Stated goal =>
Gather each line from the entries below that contains the word "detection".

Material for the task =>
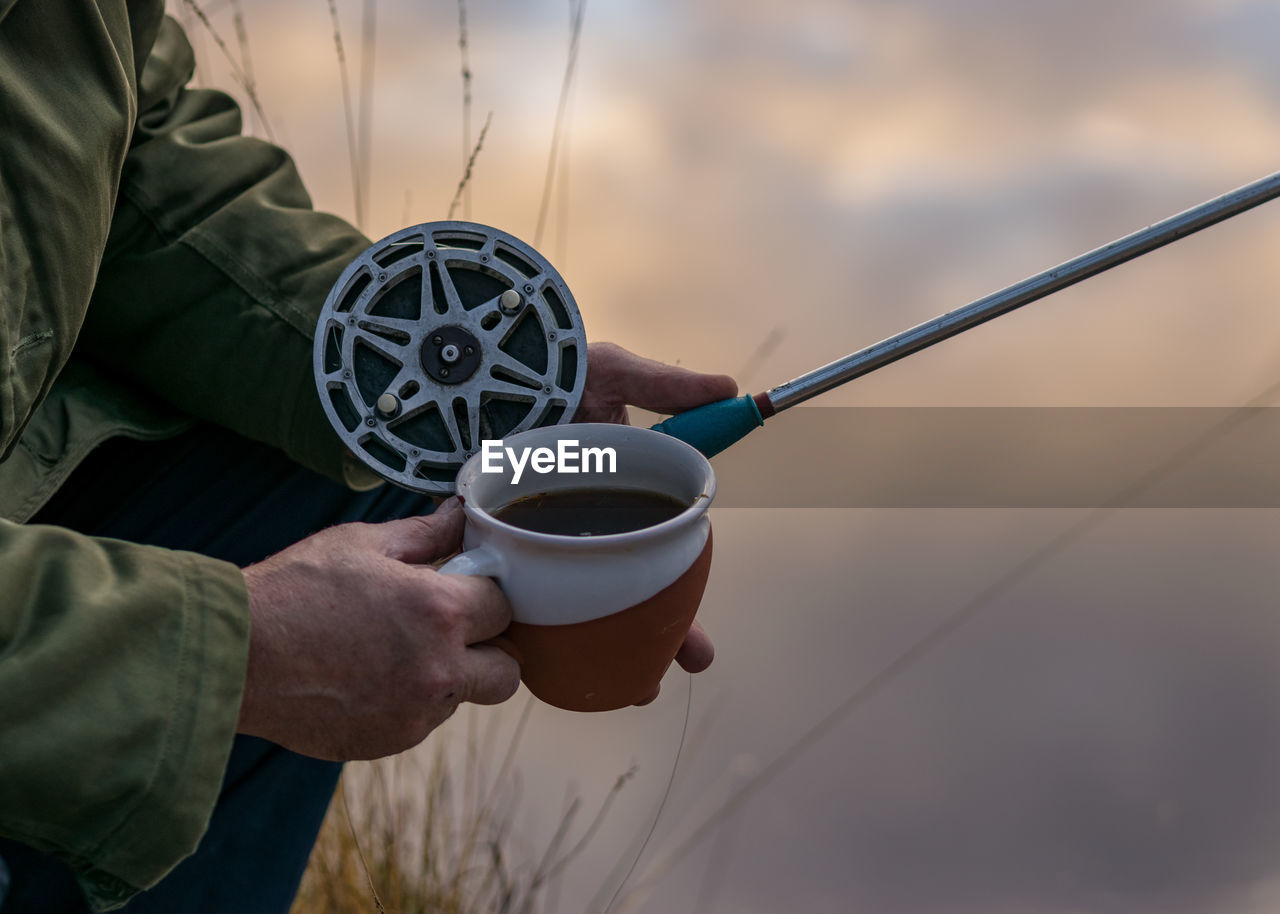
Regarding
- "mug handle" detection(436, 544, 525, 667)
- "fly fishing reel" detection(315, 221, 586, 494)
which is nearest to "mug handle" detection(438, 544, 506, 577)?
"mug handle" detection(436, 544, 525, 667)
* * *
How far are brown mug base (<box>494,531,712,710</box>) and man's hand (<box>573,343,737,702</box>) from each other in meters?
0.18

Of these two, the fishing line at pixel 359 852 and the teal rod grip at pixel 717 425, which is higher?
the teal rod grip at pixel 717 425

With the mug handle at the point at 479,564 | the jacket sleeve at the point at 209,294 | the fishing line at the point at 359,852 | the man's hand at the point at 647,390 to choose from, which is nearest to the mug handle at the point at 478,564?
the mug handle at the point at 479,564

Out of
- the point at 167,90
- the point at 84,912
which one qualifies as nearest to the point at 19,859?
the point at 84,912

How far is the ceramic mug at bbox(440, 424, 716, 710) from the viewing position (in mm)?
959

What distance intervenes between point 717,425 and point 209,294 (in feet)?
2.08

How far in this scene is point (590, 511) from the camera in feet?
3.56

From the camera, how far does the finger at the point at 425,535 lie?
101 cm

Exercise output =>
- "mug handle" detection(436, 544, 525, 667)
- "fly fishing reel" detection(315, 221, 586, 494)
which is nearest to "mug handle" detection(438, 544, 506, 577)?
"mug handle" detection(436, 544, 525, 667)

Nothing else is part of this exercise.